─── AVAILABLE RECORDS

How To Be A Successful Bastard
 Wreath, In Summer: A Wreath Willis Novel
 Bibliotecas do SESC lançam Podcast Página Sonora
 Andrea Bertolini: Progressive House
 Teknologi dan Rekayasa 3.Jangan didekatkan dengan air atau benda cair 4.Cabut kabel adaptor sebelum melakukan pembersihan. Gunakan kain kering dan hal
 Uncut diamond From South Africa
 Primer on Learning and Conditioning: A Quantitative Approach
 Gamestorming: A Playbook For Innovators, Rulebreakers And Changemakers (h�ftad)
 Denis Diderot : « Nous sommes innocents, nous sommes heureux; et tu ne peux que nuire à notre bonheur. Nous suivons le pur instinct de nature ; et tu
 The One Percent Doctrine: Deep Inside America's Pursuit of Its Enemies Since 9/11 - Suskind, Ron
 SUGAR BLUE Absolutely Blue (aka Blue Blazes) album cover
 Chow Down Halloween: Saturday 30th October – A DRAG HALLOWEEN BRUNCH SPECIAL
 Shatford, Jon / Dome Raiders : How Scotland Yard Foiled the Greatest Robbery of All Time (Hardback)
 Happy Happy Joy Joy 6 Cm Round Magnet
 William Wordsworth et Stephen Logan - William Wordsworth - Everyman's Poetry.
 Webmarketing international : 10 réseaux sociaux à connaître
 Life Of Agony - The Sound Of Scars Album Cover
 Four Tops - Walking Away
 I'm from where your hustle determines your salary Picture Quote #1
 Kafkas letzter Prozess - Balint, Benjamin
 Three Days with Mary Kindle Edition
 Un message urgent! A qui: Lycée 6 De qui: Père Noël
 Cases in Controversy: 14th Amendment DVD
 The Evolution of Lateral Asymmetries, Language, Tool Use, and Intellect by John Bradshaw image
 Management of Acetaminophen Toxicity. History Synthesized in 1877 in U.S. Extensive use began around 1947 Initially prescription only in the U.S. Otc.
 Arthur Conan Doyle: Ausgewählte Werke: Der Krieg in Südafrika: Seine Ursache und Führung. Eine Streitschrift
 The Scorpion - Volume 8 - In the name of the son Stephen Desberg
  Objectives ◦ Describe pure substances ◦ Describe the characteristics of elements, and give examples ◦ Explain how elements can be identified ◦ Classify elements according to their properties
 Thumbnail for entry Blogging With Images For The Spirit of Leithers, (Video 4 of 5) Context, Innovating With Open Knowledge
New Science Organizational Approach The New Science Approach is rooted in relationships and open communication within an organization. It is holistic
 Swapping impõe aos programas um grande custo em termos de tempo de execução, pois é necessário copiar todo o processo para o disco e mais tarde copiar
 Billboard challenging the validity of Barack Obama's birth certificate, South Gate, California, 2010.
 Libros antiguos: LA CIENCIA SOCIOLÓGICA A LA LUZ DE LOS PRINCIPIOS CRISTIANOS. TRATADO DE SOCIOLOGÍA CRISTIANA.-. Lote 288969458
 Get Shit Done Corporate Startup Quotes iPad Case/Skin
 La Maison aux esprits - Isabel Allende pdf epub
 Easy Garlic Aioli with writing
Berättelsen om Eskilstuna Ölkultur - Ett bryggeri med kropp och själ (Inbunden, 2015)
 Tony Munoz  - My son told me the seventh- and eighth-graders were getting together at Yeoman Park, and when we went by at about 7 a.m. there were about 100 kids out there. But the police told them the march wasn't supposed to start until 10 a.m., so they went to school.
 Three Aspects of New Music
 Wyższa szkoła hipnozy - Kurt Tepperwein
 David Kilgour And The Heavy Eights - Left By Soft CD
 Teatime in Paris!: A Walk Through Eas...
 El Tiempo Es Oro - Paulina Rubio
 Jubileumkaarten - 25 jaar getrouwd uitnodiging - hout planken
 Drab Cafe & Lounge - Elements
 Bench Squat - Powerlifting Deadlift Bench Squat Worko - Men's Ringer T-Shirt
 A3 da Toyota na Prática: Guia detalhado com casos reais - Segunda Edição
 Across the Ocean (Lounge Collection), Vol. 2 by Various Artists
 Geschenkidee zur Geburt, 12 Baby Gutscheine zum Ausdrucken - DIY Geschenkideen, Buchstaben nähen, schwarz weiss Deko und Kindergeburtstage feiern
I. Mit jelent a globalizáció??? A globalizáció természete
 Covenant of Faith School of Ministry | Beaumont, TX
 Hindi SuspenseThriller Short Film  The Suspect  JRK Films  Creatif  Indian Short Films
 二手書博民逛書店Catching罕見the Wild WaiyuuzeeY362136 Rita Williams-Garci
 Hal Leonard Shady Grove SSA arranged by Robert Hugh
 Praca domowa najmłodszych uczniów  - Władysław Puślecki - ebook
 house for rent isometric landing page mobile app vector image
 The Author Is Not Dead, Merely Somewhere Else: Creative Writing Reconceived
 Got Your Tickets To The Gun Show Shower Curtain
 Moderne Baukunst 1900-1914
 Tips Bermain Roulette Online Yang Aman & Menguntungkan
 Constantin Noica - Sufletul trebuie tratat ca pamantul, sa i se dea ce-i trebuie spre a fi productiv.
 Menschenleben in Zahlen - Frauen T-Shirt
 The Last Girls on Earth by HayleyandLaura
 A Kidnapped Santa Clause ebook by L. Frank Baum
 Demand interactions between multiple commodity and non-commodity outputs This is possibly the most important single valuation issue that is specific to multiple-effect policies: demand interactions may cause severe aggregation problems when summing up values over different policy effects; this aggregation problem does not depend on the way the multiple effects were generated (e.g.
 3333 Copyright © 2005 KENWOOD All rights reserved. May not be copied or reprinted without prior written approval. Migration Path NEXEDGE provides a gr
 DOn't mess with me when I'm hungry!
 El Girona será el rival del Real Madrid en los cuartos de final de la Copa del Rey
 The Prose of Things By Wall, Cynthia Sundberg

──────

### WHAT YOU WILL DO:
Please copy, exactly and with nothing else, the lines above beginning at the line that has "I'm from where" and ending with the line that has "Drab Cafe & Lounge - Elements".

### EXERCISE RESULT:
 I'm from where your hustle determines your salary Picture Quote #1
 Kafkas letzter Prozess - Balint, Benjamin
 Three Days with Mary Kindle Edition
 Un message urgent! A qui: Lycée 6 De qui: Père Noël
 Cases in Controversy: 14th Amendment DVD
 The Evolution of Lateral Asymmetries, Language, Tool Use, and Intellect by John Bradshaw image
 Management of Acetaminophen Toxicity. History Synthesized in 1877 in U.S. Extensive use began around 1947 Initially prescription only in the U.S. Otc.
 Arthur Conan Doyle: Ausgewählte Werke: Der Krieg in Südafrika: Seine Ursache und Führung. Eine Streitschrift
 The Scorpion - Volume 8 - In the name of the son Stephen Desberg
  Objectives ◦ Describe pure substances ◦ Describe the characteristics of elements, and give examples ◦ Explain how elements can be identified ◦ Classify elements according to their properties
 Thumbnail for entry Blogging With Images For The Spirit of Leithers, (Video 4 of 5) Context, Innovating With Open Knowledge
New Science Organizational Approach The New Science Approach is rooted in relationships and open communication within an organization. It is holistic
 Swapping impõe aos programas um grande custo em termos de tempo de execução, pois é necessário copiar todo o processo para o disco e mais tarde copiar
 Billboard challenging the validity of Barack Obama's birth certificate, South Gate, California, 2010.
 Libros antiguos: LA CIENCIA SOCIOLÓGICA A LA LUZ DE LOS PRINCIPIOS CRISTIANOS. TRATADO DE SOCIOLOGÍA CRISTIANA.-. Lote 288969458
 Get Shit Done Corporate Startup Quotes iPad Case/Skin
 La Maison aux esprits - Isabel Allende pdf epub
 Easy Garlic Aioli with writing
Berättelsen om Eskilstuna Ölkultur - Ett bryggeri med kropp och själ (Inbunden, 2015)
 Tony Munoz  - My son told me the seventh- and eighth-graders were getting together at Yeoman Park, and when we went by at about 7 a.m. there were about 100 kids out there. But the police told them the march wasn't supposed to start until 10 a.m., so they went to school.
 Three Aspects of New Music
 Wyższa szkoła hipnozy - Kurt Tepperwein
 David Kilgour And The Heavy Eights - Left By Soft CD
 Teatime in Paris!: A Walk Through Eas...
 El Tiempo Es Oro - Paulina Rubio
 Jubileumkaarten - 25 jaar getrouwd uitnodiging - hout planken
 Drab Cafe & Lounge - Elements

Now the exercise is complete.